╭─ Teks Bacaan
Daya Guna Sakramen-sakramen
Dari
segi hukum penerimaan sakramen-sakramen, bisa dibedakan antara penerimaan
sakramen secara sah (valid) dan secara pantas (licet). Dalam hal ini orang sering berbicara mengenai syarat
penerimaan sakramen: 1) Syarat ad
validitatem (demi sahnya): syarat-syarat yang harus ada, agar penerimaan
sakramen menjadi sah dan berlaku sesuai dengan kehendak Kristus dan Gereja.
Dengan syarat ini, sering ditunjuk istilah “dapat“. Syarat-syarat demi sahnya
ini meliputi ketiga unsur, yaitu: pelayan, penerima dan simbol-simbol
sakramennya; 2) Syarat ad liceitatem (demi
boleh dan pantasnya): menunjuk syarat-syarat agar penerimaan sakramen bisa
berlangsung secara pantas dan layak. Dengan syarat ini, sering dipakai istilah
“boleh“. Maka, syarat ad liceitatem tentu merangkum syarat ad validitatem plus
beberapa syarat lain, agar sakramen itu diterima secara layak. Syarat ad
liceitatem ini juga meliputi pelayan, penerima, dan simbol sakramennya.
Dayaguna
sakramen ditentukan dari sumbernya, yaitu berkat jasa Kristus dalam Misteri
Paska-Nya, dan tidak tergantung dari kesucian imam/pelayan yang memberikannya.
Katekismus
mengajarkan, “Inilah arti dari ungkapan Gereja, bahwa Sakramen-sakramen
bekerja ex opere operato [secara
harafiah: “atas dasar kegiatan yang dilakukan”]. Artinya, mereka berdaya berkat
karya keselamatan Kristus yang dilaksanakan satu kali untuk selamanya. Oleh
karena itu: “Sakramen tidak dilaksanakan oleh kesucian manusia yang memberi
atau menerima [sakramen], tetapi oleh kekuasaan Allah.” Pada saat sakramen
dirayakan sesuai dengan maksud Gereja, bekerjalah di dalamnya dan olehnya
kekuasaan Kristus dan Roh-Nya, tidak bergantung pada kekudusan pribadi yang
menyampaikannya. Buah-buah Sakramen juga bergantung pada sikap hati orang yang
menerimanya.”
6.
Sakramentali
Gereja
mengenal istilah sakramen dan sakramentali. Secara singkat sakramen berarti
tanda kehadiran Allah yang menyelamatkan. Di dalam Gereja ada tujuh sakramen:
pembaptisan, penguatan, Ekaristi, pengakuan, pengurapan orang sakit, pentahbisan,
dan perkawinan. Seluruh kehidupan liturgi Gereja berkisar di sekeliling kurban
Ekaristi dan sakramen-sakramen (SC 6).
╰─
╭─ Bahan yang Disediakan
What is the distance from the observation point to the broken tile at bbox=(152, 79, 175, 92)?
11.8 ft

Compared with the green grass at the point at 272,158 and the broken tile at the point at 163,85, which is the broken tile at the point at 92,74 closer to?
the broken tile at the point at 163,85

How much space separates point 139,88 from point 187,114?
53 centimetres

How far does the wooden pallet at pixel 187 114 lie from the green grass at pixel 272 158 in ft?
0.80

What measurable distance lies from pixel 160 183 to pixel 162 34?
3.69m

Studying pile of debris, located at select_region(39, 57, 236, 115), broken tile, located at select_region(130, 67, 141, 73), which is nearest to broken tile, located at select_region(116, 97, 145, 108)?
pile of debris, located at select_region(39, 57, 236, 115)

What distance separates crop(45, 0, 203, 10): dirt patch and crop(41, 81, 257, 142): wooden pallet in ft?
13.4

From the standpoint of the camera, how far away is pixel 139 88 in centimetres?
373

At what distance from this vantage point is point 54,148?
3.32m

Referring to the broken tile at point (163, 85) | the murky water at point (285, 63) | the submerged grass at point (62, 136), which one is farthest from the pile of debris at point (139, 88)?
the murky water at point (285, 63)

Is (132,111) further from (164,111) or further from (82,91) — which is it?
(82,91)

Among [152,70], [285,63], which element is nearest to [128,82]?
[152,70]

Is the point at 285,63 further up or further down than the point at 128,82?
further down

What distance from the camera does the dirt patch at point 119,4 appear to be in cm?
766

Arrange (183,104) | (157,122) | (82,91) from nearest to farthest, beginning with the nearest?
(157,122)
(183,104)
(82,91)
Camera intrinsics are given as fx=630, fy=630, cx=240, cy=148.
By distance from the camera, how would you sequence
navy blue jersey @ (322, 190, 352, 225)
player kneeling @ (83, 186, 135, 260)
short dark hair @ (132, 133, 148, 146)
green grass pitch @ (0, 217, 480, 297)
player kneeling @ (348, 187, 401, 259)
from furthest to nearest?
╰─
Ketentuan Tugas A:
Jawablah pertanyaan berikut berdasarkan teks bacaan:
(i) Istilah apa yang sering ditunjuk bersama syarat ad validitatem?
(ii) Daya guna sakramen tidak tergantung dari kesucian siapa?
(iii) Ada berapa sakramen di dalam Gereja?
Ketentuan Tugas B: Lanjutkan teks bacaan tentang sakramen dan sakramentali setelah kalimat terakhirnya.
Daftar di atas adalah bahan tersendiri yang terpisah dari teks bacaan.

Hasil Latihan A:
(i) Istilah "dapat".
(ii) Kesucian imam/pelayan yang memberikannya.
(iii) Tujuh sakramen.

Hasil Latihan B:
Sedangkan sakramentali secara harafiah berarti "seperti sakramen",
yaitu tanda kehadiran Allah selain ketujuh sakramen. Perbedaan mencolok antara
sakramen dan sakramentali adalah pada hakikatnya. Ketujuh sakramen
mengungkapkan hakikat Gereja, dalam ketujuh sakramen inilah Gereja sebagai
TUbuh Mistik Kristus secara jelas dan nyata ditampakkan. Maka pemimpin liturgi
untuk sakramen juga bukanlah orang sembarangan, haruslah imam tertahbis. Ini
berbeda dengan sakramentali dimana bahkan seorang awam boleh memimpin liturgi
sakramentali, walaupun ada pengecualian untuk beberapa sakramentali yang
memerlukan berkat dari uskup seperti pentahbisan pemimpin biara.
Sakramentali
adalah hal-hal atau tindakan yang digunakan oleh Gereja untuk menyalurkan
rahmat Tuhan bagi kita, melalui doa-doa-nya. Katekismus mengajarkan bahwa
sakramentali adalah, “Tanda-tanda suci, yang memiliki kemiripan dengan Sakramen-sakramen.
Sakramentali itu menandakan karunia-karunia, terutama yang bersifat rohani, dan
yang diperoleh berkat doa permohonan Gereja. Melalui sakramentali hati manusia
disiapkan untuk menerima buah utama Sakramen-sakramen, dan pelbagai situasi
hidup disucikan.” Berkat-berkat sakramentali atas nama Gereja diberikan
melalui pelayanan para imam dan uskup. Sedangkan berkat dari kaum awam, seperti
berkat orangtua kepada anak-anaknya, tidak menyampaikan berkat atas nama
Gereja.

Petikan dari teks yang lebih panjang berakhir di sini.